====== STORED RECORDS

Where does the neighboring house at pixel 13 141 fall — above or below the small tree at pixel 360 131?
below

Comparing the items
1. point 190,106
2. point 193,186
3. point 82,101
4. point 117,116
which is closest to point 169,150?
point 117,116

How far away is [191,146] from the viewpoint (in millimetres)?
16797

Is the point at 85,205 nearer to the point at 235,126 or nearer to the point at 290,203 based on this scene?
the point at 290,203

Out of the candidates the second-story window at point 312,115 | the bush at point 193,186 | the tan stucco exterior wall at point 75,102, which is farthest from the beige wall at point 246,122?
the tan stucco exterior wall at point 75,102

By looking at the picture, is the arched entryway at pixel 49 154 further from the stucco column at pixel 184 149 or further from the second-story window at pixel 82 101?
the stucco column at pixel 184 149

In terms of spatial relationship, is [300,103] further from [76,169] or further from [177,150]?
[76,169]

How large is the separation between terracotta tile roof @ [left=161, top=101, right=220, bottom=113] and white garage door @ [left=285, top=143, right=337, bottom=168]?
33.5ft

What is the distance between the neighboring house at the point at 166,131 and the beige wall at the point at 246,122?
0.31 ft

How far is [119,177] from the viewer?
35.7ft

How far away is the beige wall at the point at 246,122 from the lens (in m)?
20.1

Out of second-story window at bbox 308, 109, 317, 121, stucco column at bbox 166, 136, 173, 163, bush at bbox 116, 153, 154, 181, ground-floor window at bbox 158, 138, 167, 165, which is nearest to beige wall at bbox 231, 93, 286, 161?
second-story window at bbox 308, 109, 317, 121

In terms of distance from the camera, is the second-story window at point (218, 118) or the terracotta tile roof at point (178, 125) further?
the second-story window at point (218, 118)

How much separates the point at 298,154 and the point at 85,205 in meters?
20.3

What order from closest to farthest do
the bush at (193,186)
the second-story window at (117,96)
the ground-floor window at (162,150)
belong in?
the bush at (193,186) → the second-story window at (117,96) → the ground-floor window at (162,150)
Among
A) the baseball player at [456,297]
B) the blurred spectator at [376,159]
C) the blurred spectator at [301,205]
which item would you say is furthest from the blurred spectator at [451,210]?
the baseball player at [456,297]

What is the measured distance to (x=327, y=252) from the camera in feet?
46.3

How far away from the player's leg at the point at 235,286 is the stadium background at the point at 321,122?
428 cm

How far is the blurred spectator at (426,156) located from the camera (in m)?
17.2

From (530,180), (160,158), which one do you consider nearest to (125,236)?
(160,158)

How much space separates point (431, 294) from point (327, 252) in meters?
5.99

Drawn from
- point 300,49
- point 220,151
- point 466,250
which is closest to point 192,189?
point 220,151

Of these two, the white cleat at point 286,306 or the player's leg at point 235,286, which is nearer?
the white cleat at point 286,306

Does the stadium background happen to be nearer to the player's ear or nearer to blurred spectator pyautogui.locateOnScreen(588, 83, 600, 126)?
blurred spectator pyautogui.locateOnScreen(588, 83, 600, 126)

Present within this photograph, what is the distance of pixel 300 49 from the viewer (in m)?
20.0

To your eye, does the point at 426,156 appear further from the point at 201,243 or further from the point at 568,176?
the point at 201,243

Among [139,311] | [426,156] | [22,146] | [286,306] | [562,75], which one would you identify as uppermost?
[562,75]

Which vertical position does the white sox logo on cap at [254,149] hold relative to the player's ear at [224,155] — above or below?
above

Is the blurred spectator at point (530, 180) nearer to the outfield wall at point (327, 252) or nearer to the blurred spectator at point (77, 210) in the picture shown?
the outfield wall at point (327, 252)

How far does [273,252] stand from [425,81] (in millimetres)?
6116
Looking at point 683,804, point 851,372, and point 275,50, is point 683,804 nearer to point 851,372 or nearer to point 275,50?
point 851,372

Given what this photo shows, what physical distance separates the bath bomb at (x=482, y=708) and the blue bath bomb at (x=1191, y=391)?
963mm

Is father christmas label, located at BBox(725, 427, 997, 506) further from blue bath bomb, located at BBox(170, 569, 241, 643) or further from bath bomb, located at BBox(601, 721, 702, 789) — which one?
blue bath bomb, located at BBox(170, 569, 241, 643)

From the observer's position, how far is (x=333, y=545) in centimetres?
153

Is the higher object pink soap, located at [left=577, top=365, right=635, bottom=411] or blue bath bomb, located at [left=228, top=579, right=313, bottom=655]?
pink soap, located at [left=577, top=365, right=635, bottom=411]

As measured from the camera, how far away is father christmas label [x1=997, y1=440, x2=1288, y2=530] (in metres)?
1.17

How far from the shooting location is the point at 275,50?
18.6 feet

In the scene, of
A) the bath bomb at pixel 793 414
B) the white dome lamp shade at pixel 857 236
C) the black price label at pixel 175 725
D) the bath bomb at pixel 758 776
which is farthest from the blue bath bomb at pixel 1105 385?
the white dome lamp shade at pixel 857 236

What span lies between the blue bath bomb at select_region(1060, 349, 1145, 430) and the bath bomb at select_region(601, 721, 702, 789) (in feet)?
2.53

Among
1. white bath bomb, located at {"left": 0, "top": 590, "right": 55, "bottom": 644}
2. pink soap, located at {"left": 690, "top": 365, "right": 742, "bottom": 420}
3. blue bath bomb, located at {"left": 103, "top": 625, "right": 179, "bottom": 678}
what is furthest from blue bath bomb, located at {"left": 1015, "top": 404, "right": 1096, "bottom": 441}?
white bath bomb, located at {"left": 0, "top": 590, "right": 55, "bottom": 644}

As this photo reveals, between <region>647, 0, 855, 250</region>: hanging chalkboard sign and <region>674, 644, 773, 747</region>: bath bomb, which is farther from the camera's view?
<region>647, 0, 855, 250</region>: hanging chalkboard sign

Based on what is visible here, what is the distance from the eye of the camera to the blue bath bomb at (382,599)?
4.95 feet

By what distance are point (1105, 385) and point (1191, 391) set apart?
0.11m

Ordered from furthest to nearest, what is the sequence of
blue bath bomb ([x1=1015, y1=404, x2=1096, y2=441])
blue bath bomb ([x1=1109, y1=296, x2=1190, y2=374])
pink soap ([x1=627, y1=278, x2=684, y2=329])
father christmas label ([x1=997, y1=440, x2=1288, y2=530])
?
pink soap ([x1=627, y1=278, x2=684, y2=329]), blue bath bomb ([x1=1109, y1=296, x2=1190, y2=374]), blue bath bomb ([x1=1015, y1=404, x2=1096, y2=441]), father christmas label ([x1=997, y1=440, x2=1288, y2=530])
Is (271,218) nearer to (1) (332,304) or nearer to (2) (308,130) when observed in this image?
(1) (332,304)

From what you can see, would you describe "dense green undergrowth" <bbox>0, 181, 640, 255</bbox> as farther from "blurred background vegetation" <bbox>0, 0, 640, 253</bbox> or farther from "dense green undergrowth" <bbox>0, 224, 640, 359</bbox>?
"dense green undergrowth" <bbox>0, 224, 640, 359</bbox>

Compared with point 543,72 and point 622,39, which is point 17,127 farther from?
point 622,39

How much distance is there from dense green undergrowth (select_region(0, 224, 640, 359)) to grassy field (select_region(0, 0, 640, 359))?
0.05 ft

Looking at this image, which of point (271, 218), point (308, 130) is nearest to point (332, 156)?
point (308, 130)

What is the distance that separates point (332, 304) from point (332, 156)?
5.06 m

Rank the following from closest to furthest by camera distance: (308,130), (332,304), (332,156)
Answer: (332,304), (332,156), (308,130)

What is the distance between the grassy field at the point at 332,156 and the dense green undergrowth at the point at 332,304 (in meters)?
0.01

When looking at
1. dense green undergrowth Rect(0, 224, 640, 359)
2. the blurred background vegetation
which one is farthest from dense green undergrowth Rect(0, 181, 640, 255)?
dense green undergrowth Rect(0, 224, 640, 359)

============

- _INSTRUCTIONS FOR THE TASK_:
Extract, word for word, each line of the listing above.

- _FINISHED TASK_:
Where does the neighboring house at pixel 13 141 fall — above or below the small tree at pixel 360 131?
below

Comparing the items
1. point 190,106
2. point 193,186
3. point 82,101
4. point 117,116
which is closest to point 169,150?
point 117,116

How far away is [191,146] from the viewpoint (in millimetres)?
16797

Is the point at 85,205 nearer to the point at 235,126 or nearer to the point at 290,203 based on this scene?
the point at 290,203

Out of the candidates the second-story window at point 312,115 | the bush at point 193,186 | the tan stucco exterior wall at point 75,102, which is farthest from the beige wall at point 246,122?
the tan stucco exterior wall at point 75,102

By looking at the picture, is the arched entryway at pixel 49 154 further from the stucco column at pixel 184 149 or further from the second-story window at pixel 82 101?
the stucco column at pixel 184 149

In terms of spatial relationship, is [300,103] further from [76,169] or further from [177,150]?
[76,169]

How large is the separation between terracotta tile roof @ [left=161, top=101, right=220, bottom=113] and white garage door @ [left=285, top=143, right=337, bottom=168]?
33.5ft

What is the distance between the neighboring house at the point at 166,131 and the beige wall at the point at 246,122?
0.31 ft

How far is [119,177] from the viewer?
35.7ft

How far away is the beige wall at the point at 246,122 from the lens (in m)?
20.1

Out of second-story window at bbox 308, 109, 317, 121, stucco column at bbox 166, 136, 173, 163, bush at bbox 116, 153, 154, 181, ground-floor window at bbox 158, 138, 167, 165, which is nearest to beige wall at bbox 231, 93, 286, 161?
second-story window at bbox 308, 109, 317, 121

In terms of distance from the camera, is the second-story window at point (218, 118) or the terracotta tile roof at point (178, 125) further?
the second-story window at point (218, 118)

How much separates the point at 298,154 and the point at 85,205 in meters?
20.3

What order from closest to farthest do
the bush at (193,186)
the second-story window at (117,96)
the ground-floor window at (162,150)
belong in?
the bush at (193,186) → the second-story window at (117,96) → the ground-floor window at (162,150)
Among
A) the baseball player at [456,297]
B) the blurred spectator at [376,159]
C) the blurred spectator at [301,205]
which item would you say is furthest from the blurred spectator at [451,210]?
the baseball player at [456,297]

What is the measured distance to (x=327, y=252) from the camera in feet?
46.3

How far away from the player's leg at the point at 235,286 is the stadium background at the point at 321,122?
428 cm

How far is the blurred spectator at (426,156) located from the camera (in m)?
17.2

From (530,180), (160,158), which one do you consider nearest to (125,236)?
(160,158)

How much space separates point (431, 294) from point (327, 252) in meters?
5.99

Drawn from
- point 300,49
- point 220,151
- point 466,250
which is closest to point 192,189?
point 220,151

Of these two, the white cleat at point 286,306 or the player's leg at point 235,286, which is nearer?
the white cleat at point 286,306

Does the stadium background happen to be nearer to the player's ear or nearer to blurred spectator pyautogui.locateOnScreen(588, 83, 600, 126)?
blurred spectator pyautogui.locateOnScreen(588, 83, 600, 126)

Present within this photograph, what is the distance of pixel 300 49 from the viewer (in m)?
20.0

To your eye, does the point at 426,156 appear further from the point at 201,243 or further from the point at 568,176?
the point at 201,243

Among [139,311] | [426,156] | [22,146] | [286,306] | [562,75], which one would you identify as uppermost?
[562,75]

Which vertical position does the white sox logo on cap at [254,149] hold relative to the player's ear at [224,155] — above or below?
above

Is the blurred spectator at point (530, 180) nearer to the outfield wall at point (327, 252) or nearer to the blurred spectator at point (77, 210) in the picture shown?
the outfield wall at point (327, 252)

How far does [273,252] stand from [425,81] (in millimetres)?
6116
Looking at point 683,804, point 851,372, and point 275,50, is point 683,804 nearer to point 851,372 or nearer to point 275,50?
point 851,372

Given what this photo shows, what physical distance separates the bath bomb at (x=482, y=708) and the blue bath bomb at (x=1191, y=391)?
963mm

Is father christmas label, located at BBox(725, 427, 997, 506) further from blue bath bomb, located at BBox(170, 569, 241, 643) or further from bath bomb, located at BBox(601, 721, 702, 789) — which one?
blue bath bomb, located at BBox(170, 569, 241, 643)

From the observer's position, how far is (x=333, y=545) in centimetres?
153

Is the higher object pink soap, located at [left=577, top=365, right=635, bottom=411] or blue bath bomb, located at [left=228, top=579, right=313, bottom=655]?
pink soap, located at [left=577, top=365, right=635, bottom=411]

As measured from the camera, how far away is father christmas label [x1=997, y1=440, x2=1288, y2=530] (in metres)?
1.17

How far from the shooting location is the point at 275,50?
18.6 feet

In the scene, of
A) the bath bomb at pixel 793 414
B) the white dome lamp shade at pixel 857 236
C) the black price label at pixel 175 725
D) the bath bomb at pixel 758 776
which is farthest from the blue bath bomb at pixel 1105 385?
the white dome lamp shade at pixel 857 236

What span lies between the blue bath bomb at select_region(1060, 349, 1145, 430) and the bath bomb at select_region(601, 721, 702, 789) (in feet)?
2.53

Among
1. white bath bomb, located at {"left": 0, "top": 590, "right": 55, "bottom": 644}
2. pink soap, located at {"left": 690, "top": 365, "right": 742, "bottom": 420}
3. blue bath bomb, located at {"left": 103, "top": 625, "right": 179, "bottom": 678}
what is furthest from blue bath bomb, located at {"left": 1015, "top": 404, "right": 1096, "bottom": 441}?
white bath bomb, located at {"left": 0, "top": 590, "right": 55, "bottom": 644}

As this photo reveals, between <region>647, 0, 855, 250</region>: hanging chalkboard sign and <region>674, 644, 773, 747</region>: bath bomb, which is farther from the camera's view?
<region>647, 0, 855, 250</region>: hanging chalkboard sign

Based on what is visible here, what is the distance from the eye of the camera to the blue bath bomb at (382,599)?
4.95 feet

By what distance are point (1105, 385) and point (1191, 391) set apart?
0.11m

Ordered from furthest to nearest, what is the sequence of
blue bath bomb ([x1=1015, y1=404, x2=1096, y2=441])
blue bath bomb ([x1=1109, y1=296, x2=1190, y2=374])
pink soap ([x1=627, y1=278, x2=684, y2=329])
father christmas label ([x1=997, y1=440, x2=1288, y2=530])
?
pink soap ([x1=627, y1=278, x2=684, y2=329]), blue bath bomb ([x1=1109, y1=296, x2=1190, y2=374]), blue bath bomb ([x1=1015, y1=404, x2=1096, y2=441]), father christmas label ([x1=997, y1=440, x2=1288, y2=530])
Is (271,218) nearer to (1) (332,304) or nearer to (2) (308,130) when observed in this image?
(1) (332,304)

From what you can see, would you describe "dense green undergrowth" <bbox>0, 181, 640, 255</bbox> as farther from "blurred background vegetation" <bbox>0, 0, 640, 253</bbox> or farther from "dense green undergrowth" <bbox>0, 224, 640, 359</bbox>?
"dense green undergrowth" <bbox>0, 224, 640, 359</bbox>

Compared with point 543,72 and point 622,39, which is point 17,127 farther from?
point 622,39

How much distance is there from dense green undergrowth (select_region(0, 224, 640, 359)) to grassy field (select_region(0, 0, 640, 359))?
0.05 ft

Looking at this image, which of point (271, 218), point (308, 130) is nearest to point (332, 156)?
point (308, 130)

What is the distance that separates point (332, 304) from point (332, 156)?
5.06 m

Rank the following from closest to furthest by camera distance: (308,130), (332,304), (332,156)
Answer: (332,304), (332,156), (308,130)

What is the distance between the grassy field at the point at 332,156 and the dense green undergrowth at the point at 332,304 (in meters)?
0.01

When looking at
1. dense green undergrowth Rect(0, 224, 640, 359)
2. the blurred background vegetation
which one is farthest from dense green undergrowth Rect(0, 181, 640, 255)?
dense green undergrowth Rect(0, 224, 640, 359)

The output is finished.